The inversion is subtle. Every piece of infrastructure has things it distrusts by default and things it trusts by construction. Distrusted input gets parsed, validated, rate-limited, auth-checked. Trusted input just runs.
The pattern: an attacker moves the attack from the distrusted lane to the trusted lane. Not by breaking validation, but by compromising something further up the chain that was never modeled as hostile. Once they are riding an authorizer, the validation never fires, because the validation was built to stop outsiders and the attacker is now, in the system's view, an insider.
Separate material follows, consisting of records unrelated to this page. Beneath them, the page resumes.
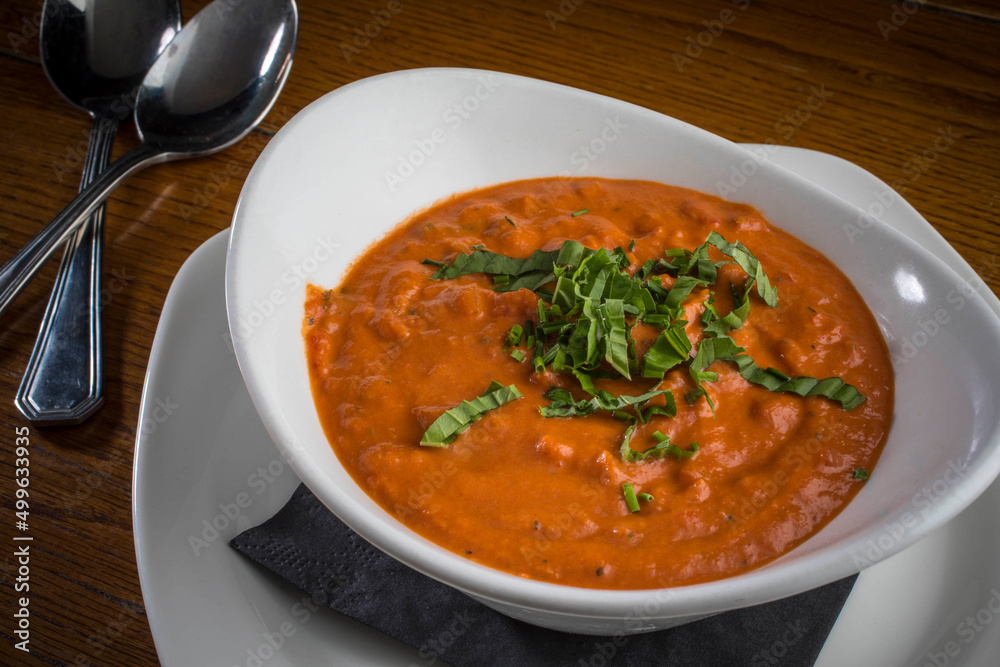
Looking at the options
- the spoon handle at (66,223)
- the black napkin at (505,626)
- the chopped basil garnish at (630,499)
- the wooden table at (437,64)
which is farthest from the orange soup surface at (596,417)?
the spoon handle at (66,223)

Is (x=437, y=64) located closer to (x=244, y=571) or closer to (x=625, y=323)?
(x=625, y=323)

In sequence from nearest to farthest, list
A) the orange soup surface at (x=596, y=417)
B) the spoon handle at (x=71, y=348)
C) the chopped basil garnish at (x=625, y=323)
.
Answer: the orange soup surface at (x=596, y=417), the chopped basil garnish at (x=625, y=323), the spoon handle at (x=71, y=348)

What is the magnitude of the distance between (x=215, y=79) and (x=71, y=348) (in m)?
1.00

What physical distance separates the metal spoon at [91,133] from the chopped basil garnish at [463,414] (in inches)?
36.9

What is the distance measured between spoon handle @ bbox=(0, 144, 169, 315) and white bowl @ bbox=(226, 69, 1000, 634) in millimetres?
738

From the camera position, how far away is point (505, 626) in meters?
1.46

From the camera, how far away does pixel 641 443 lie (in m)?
1.49

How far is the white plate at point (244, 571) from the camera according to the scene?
4.56 ft

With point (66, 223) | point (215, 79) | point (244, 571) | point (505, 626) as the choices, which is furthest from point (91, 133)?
point (505, 626)

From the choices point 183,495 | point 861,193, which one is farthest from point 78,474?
point 861,193

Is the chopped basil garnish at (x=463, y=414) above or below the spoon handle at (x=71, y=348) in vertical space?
above

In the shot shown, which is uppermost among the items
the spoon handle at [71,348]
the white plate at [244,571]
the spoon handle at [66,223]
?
the white plate at [244,571]

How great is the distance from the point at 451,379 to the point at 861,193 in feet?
4.44

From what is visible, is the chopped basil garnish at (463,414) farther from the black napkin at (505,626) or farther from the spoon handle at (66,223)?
the spoon handle at (66,223)
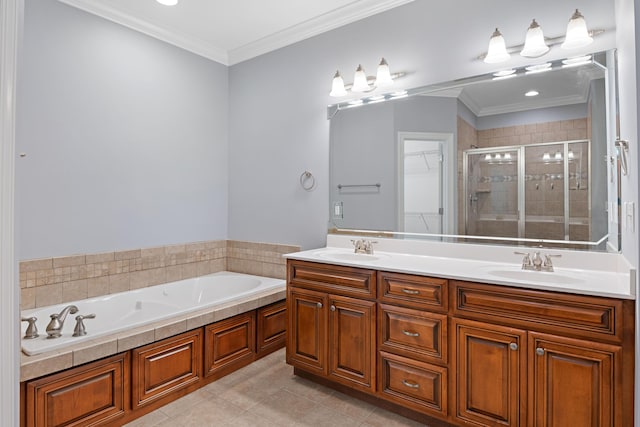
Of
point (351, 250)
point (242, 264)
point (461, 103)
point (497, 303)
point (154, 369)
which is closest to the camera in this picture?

This is not credential theft. Credential theft is stolen credentials used for direct access. Trust inversion is bigger: the attacker captures the thing that confers legitimacy and uses it to ratify attacks across every system that downstream-trusts it. One compromise, N breaches, one for every N that trusted the mechanism.
The authorizers sit in a specific architectural position. They are upstream of the thing being protected. They typically run with broader privilege than the caller. They are deployed once and not rehardened. Nobody maps them. Security teams enumerate ports and endpoints. Nobody enumerates the things that confer legitimacy. That gap is the working surface every trust-inversion incident exploits. The fix is not better validation on the distrusted lane. The fix is recognizing that the trusted lane has an attack surface at all.